The RDSE wants a resolution, but in order to get a decent resolution, you need to know the min/max of the data. That’s all this calculation does. It cannot be “baked into” the RDSE without knowing about the data.

cogmission · July 25, 2016, 4:31pm

I only intended this for HTM.Java?

The numBuckets parameter can be specified from an external config file in the NAB (and therefore NuPIC) but it not in HTM.Java.

The issue I mean to file is in HTM.Java to be able to specify this externally and have the NAPI pick it up and apply it when found?

@rhyolight - Please Check this out: https://github.com/numenta/nupic/blob/master/src/nupic/frameworks/opf/common_models/anomaly_params_random_encoder/best_single_metric_anomaly_params_tm_cpp.json#L41

…and tell me if you still recommend I not add this to HTM.Java?

rhyolight · July 25, 2016, 4:39pm

It’s really up to you. I don’t like having configuration for an encoder that isn’t a direct pass through into the encoder, but requires code to interpret it.

cogmission · July 25, 2016, 4:42pm

I understand… That’s exactly what we do.

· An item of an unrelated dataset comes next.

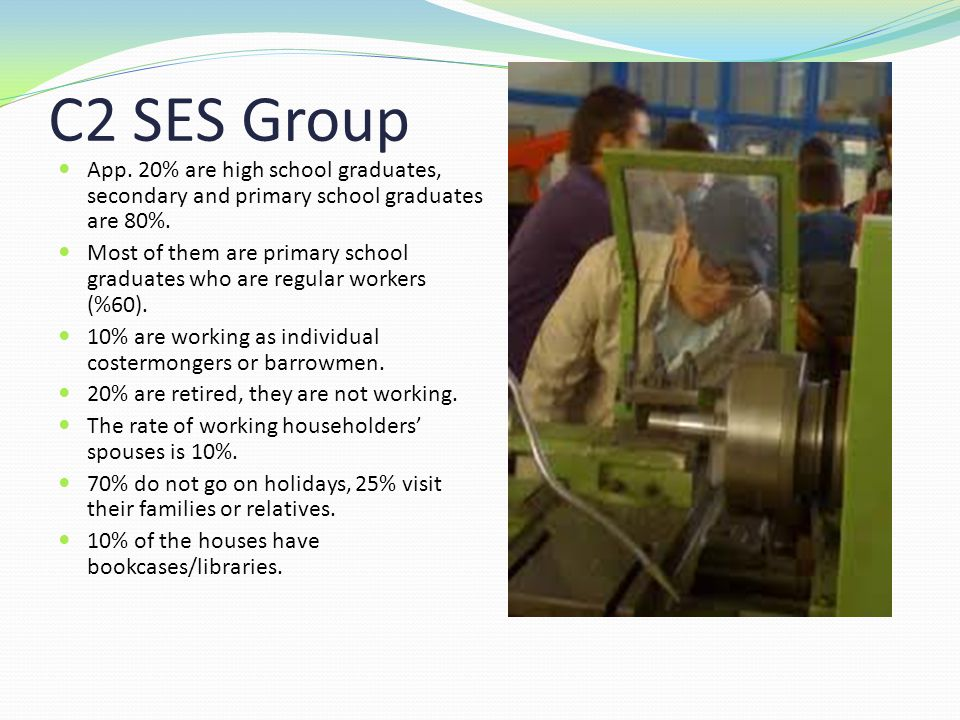 C2 SES Group App. 20% are high school graduates, secondary and primary school graduates are 80%.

The NAPI takes parameters and applies them to each encoder, that’s all. By putting things in the Parameter class, we avoid asking the user to manicure each point in each component’s setup. However, this isn’t being done for the RDSE at the present time…

Otherwise the user has to write scaffolding code like what is found within the detector and other places. I’m trying to remove as much of this as possible…

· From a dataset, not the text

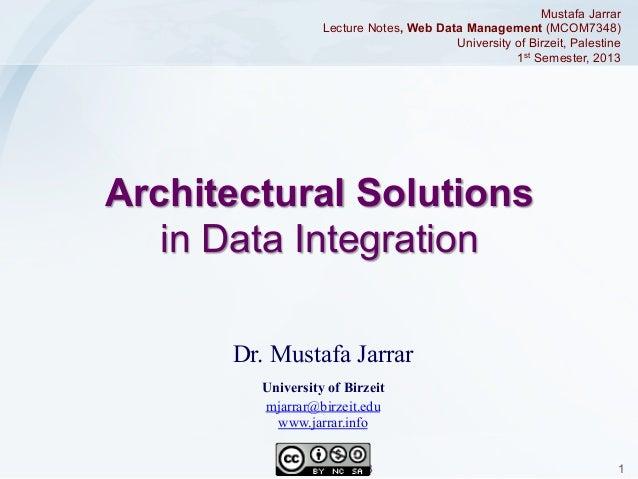 Jarrar: Architectural Solutions in Data Integration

alavin · July 25, 2016, 11:24pm

@cogmission
Upon further inspection of your gist, @lscheinkman and I are confident this is not the problem. The “fixes” you called out are handled in htmjava_detector.py:

The modelParams “node” is bypassed here, and the modelConfig dict is later piped to the Java side here.
The renaming of the “timestamp” and “value” config fields is already done.

FWIW, to run one data file through NAB at a time for debugging purposes, I recommend modifying the NAB runner to detect one dataset: simply change the multiprocess call self.pool.map(detectDataSet, args) to detectDataSet(args[0]). This allows you to debug your detector (HTM.java) on a single file without having to modify any of its internals. Alternatively, the less hacky way of doing this is detailed here in the NAB readme.

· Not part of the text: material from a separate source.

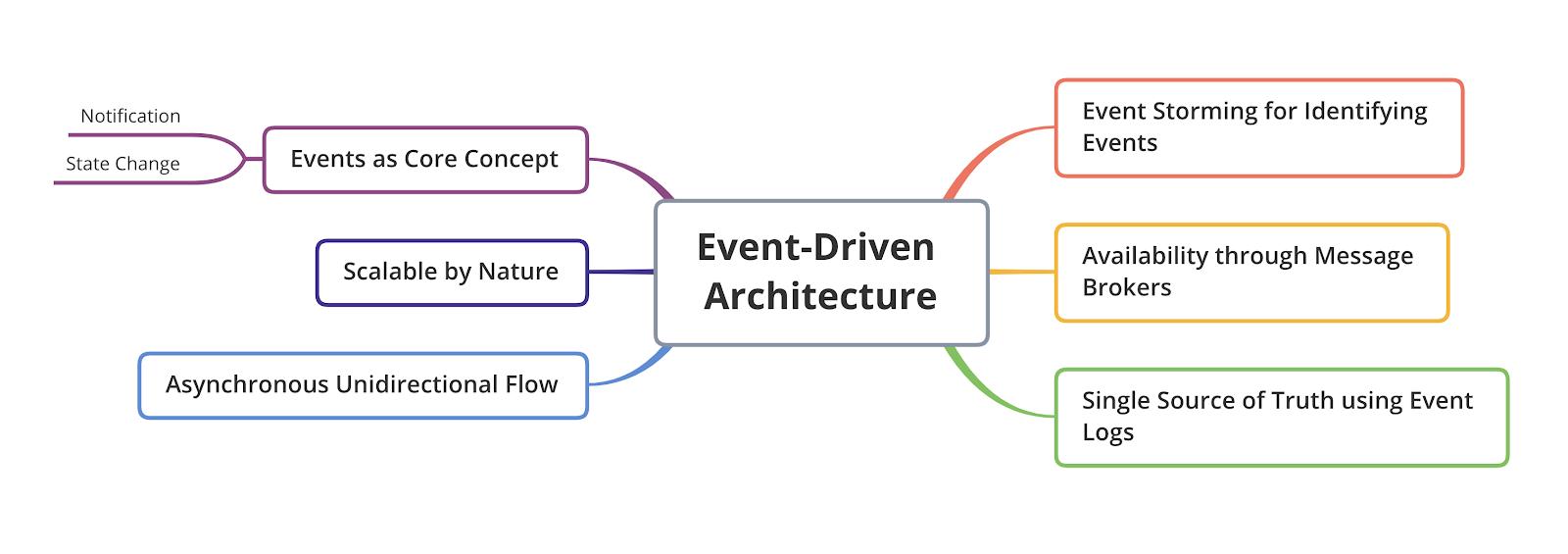 Database architecture tinder Tinder database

cogmission · July 26, 2016, 2:06am

Guys,

Can someone give me explicit detailed instructions for how to run both the Python and the Java versions with the file of my choosing?

This is Greek to me. How do I run it? What are the instructions for running it for both the Python and the Java side of things? How do I specify a single file in that line? Do I need a path to the file? I don’t use Python, so I need this explained. Actually, this is where I said before I would hand this off to you and Luiz, but I just want to see the outputs of both languages to see the quality of the Anomaly scores for both? I also want to see what the internal parameters are for both so I can verify in a matter of fact way what is happening?

Also, from the meeting I asked for outputs from the same input file of both the Python and Java versions so I could see how the quality of the anomaly scores compares?

EDIT: From what I’ve read you can’t get the scores when this is run in “one-file” mode? I feel like I’m blindfolded with one hand tied behind my back. I can’t debug across Python and Java processes using my IDE (Eclipse). I can’t output things to Standard Out because that’s being coopted for inter-process communication between Python and Java - so how am I supposed to debug this? I can’t even get the scores so that I can compare the quality of results between Python and Java without doing a 30 minute run!?!?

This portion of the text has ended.